* EXERCISE GOAL:
Rewrite every line of the listing below, swapping "Apartment" for "Flat" and keeping everything else the same. Leave the pictures out of your answer.

===== PROVIDED MATERIAL

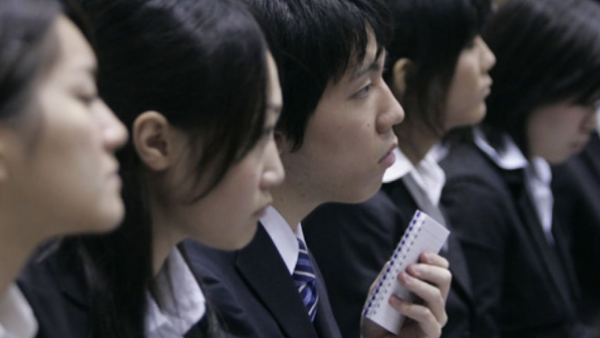 Japón eleva la edad de consentimiento sexual de 13 a 16 años
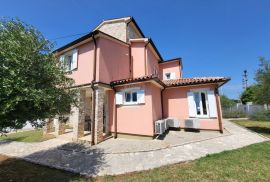 Istra, Marčana, samostojeća kamena villa s bazenom, Marčana, Casa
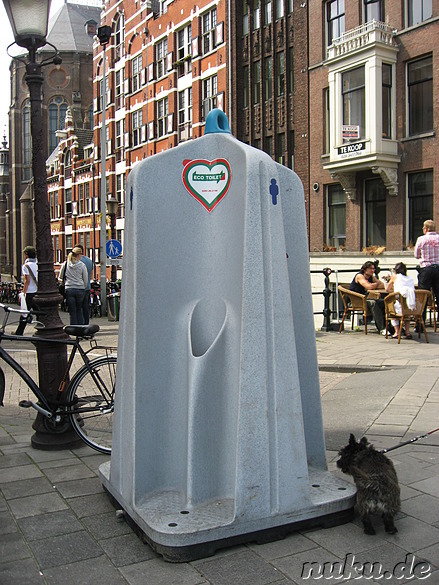 Gut belüftetes Urinal in der Amsterdamer Innenstadt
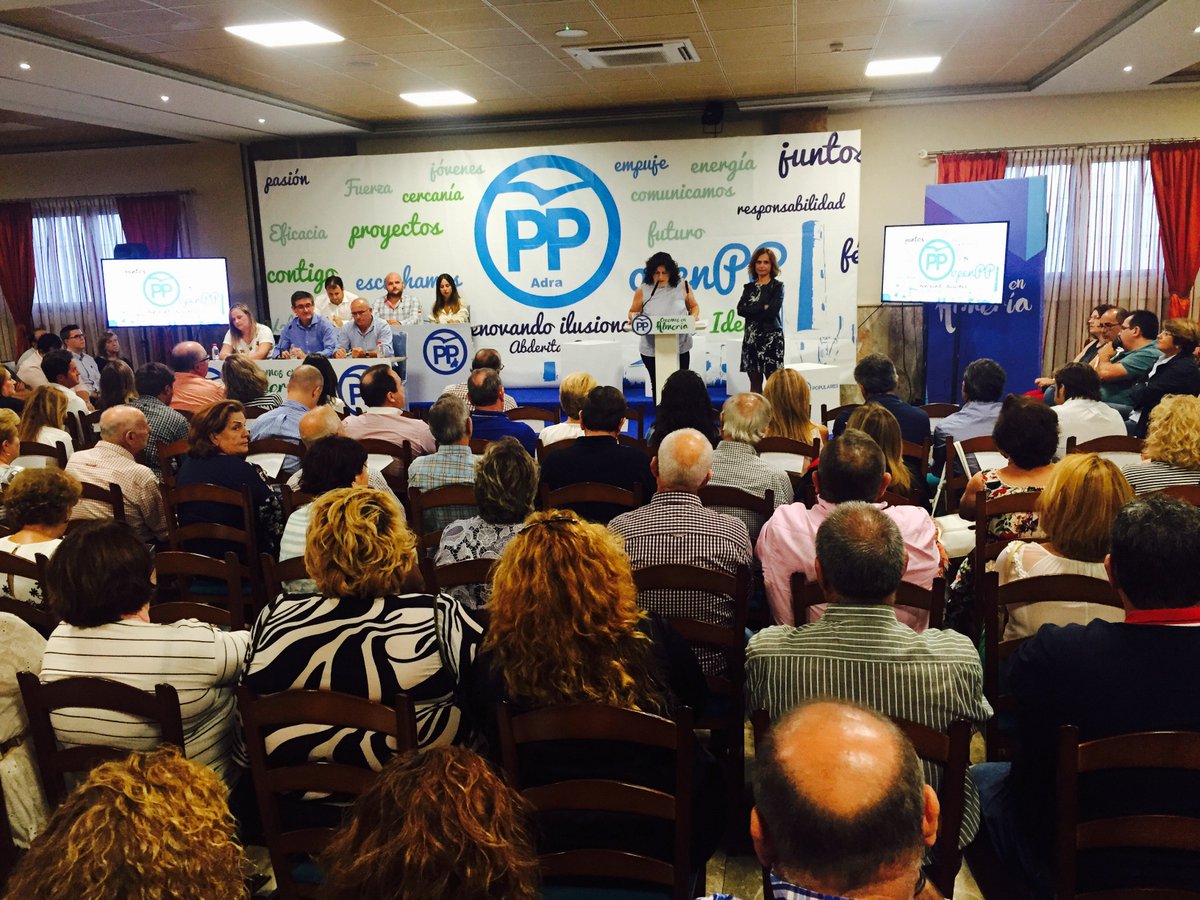 CarmenCrespoPP's tweet photo. @PP_Adra Queremos abrir nuestro partido aún más a la ciudadanía. Escuchamos propuestas de afiliados en la ponencia #OpenPP #CongresoPPAdra https://t.co/CbeTUDSUmy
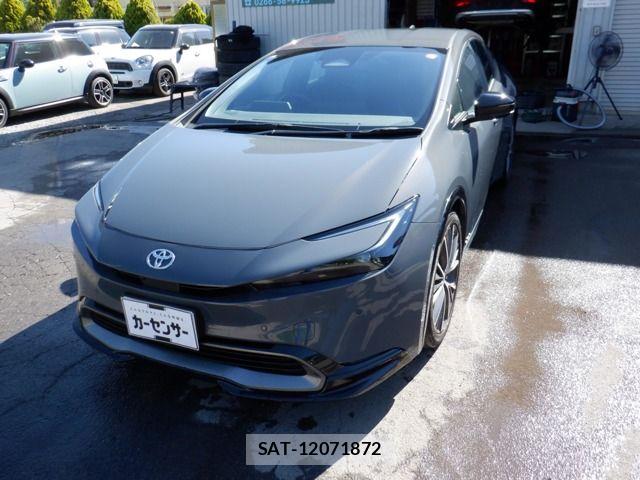 Toyota PRIUS 2023-05 7359404-0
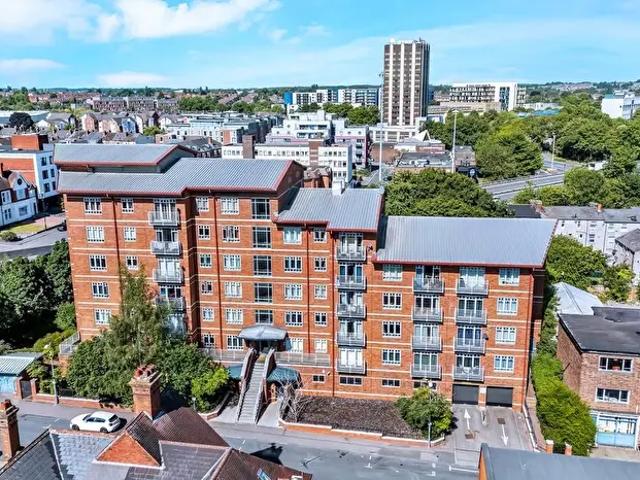Apartment for rent in Spon End, West Midlands
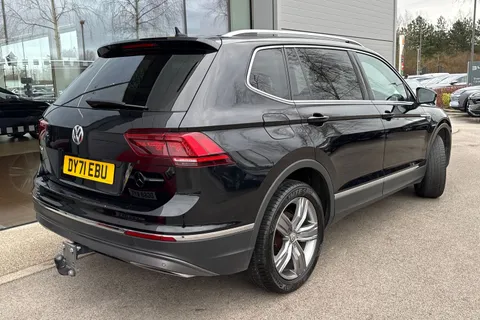 28 of 64 for Volkswagen Tiguan Allspace 2.0 TDI SEL Euro 6 (s/s) 5dr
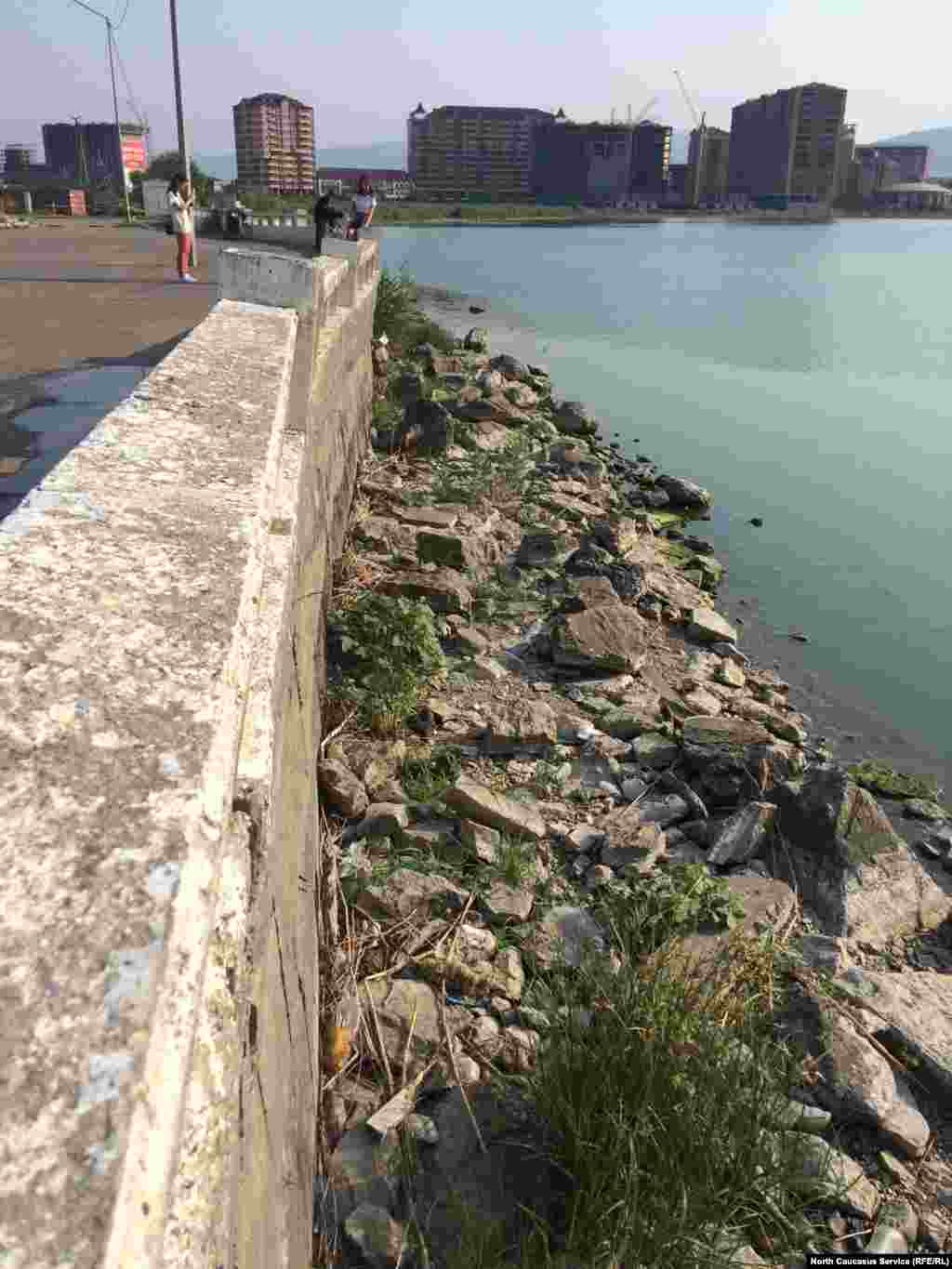 Строительный мусор на дне озера "оголился" после того, как вода отступила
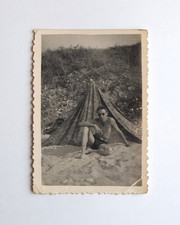 Jeune homme torse nu pose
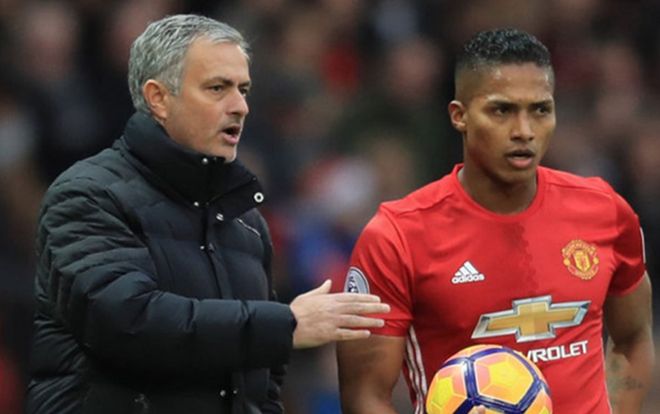 Bị Mourinho dằn mặt, 'lão tướng' mất tích khỏi đội hình M.U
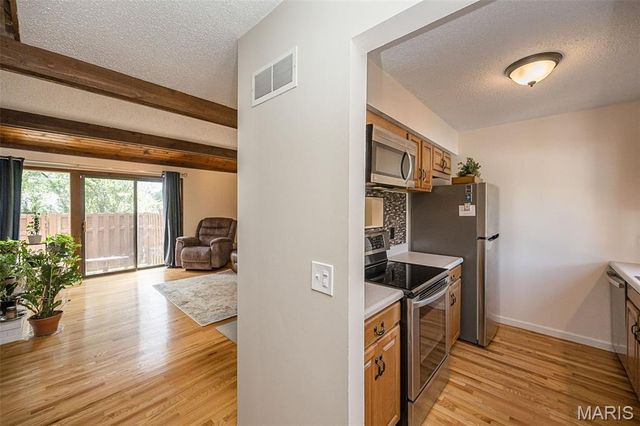 272 Cedar Grove Drive B, St Charles, MO 63304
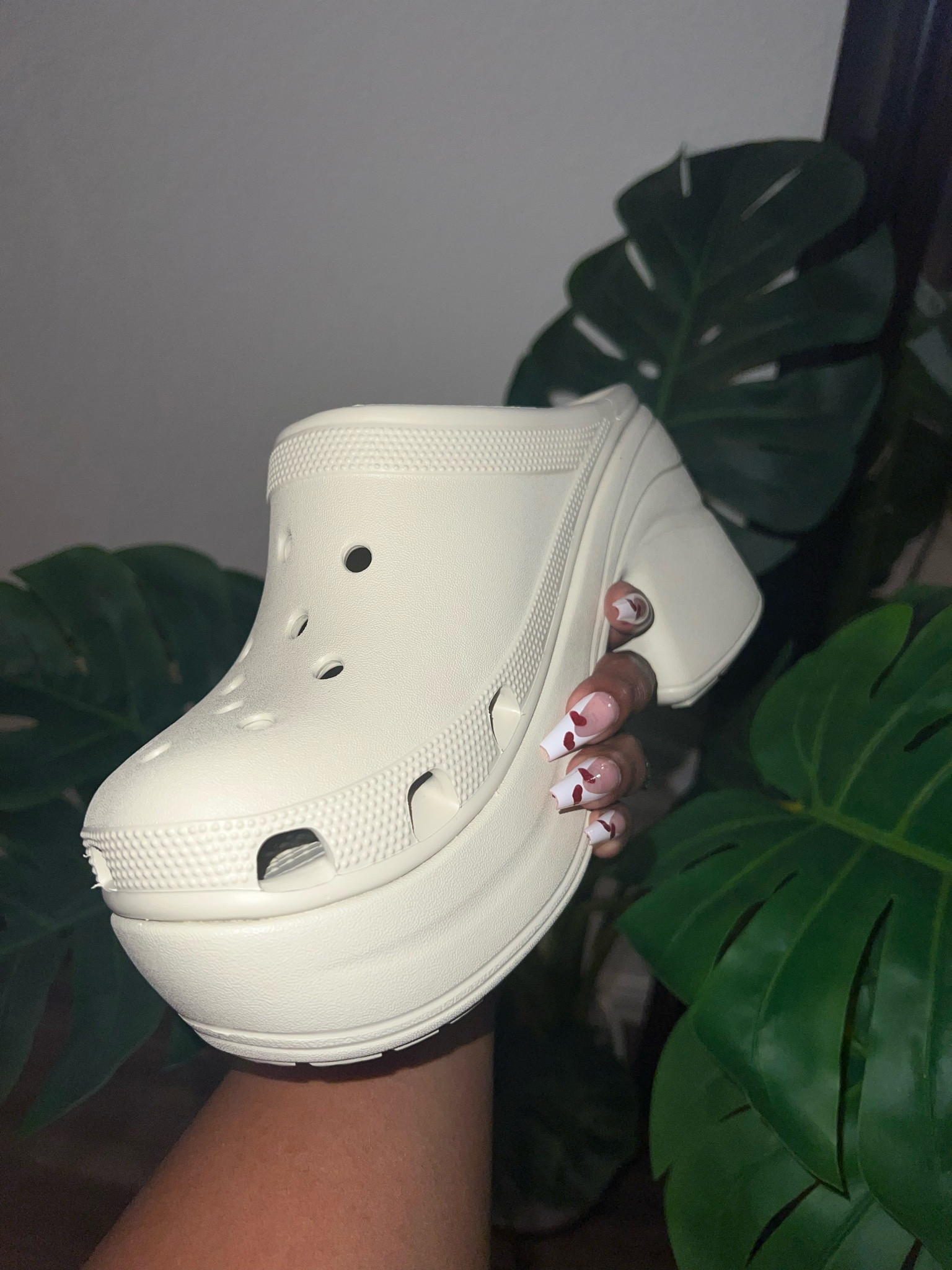 Croc Siren- “Bone” 🦴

==========

* RESULT:
 Japón eleva la edad de consentimiento sexual de 13 a 16 años
 Istra, Marčana, samostojeća kamena villa s bazenom, Marčana, Casa
 Gut belüftetes Urinal in der Amsterdamer Innenstadt
 CarmenCrespoPP's tweet photo. @PP_Adra Queremos abrir nuestro partido aún más a la ciudadanía. Escuchamos propuestas de afiliados en la ponencia #OpenPP #CongresoPPAdra https://t.co/CbeTUDSUmy
 Toyota PRIUS 2023-05 7359404-0
Flat for rent in Spon End, West Midlands
 28 of 64 for Volkswagen Tiguan Allspace 2.0 TDI SEL Euro 6 (s/s) 5dr
 Строительный мусор на дне озера "оголился" после того, как вода отступила
 Jeune homme torse nu pose
 Bị Mourinho dằn mặt, 'lão tướng' mất tích khỏi đội hình M.U
 272 Cedar Grove Drive B, St Charles, MO 63304
 Croc Siren- “Bone” 🦴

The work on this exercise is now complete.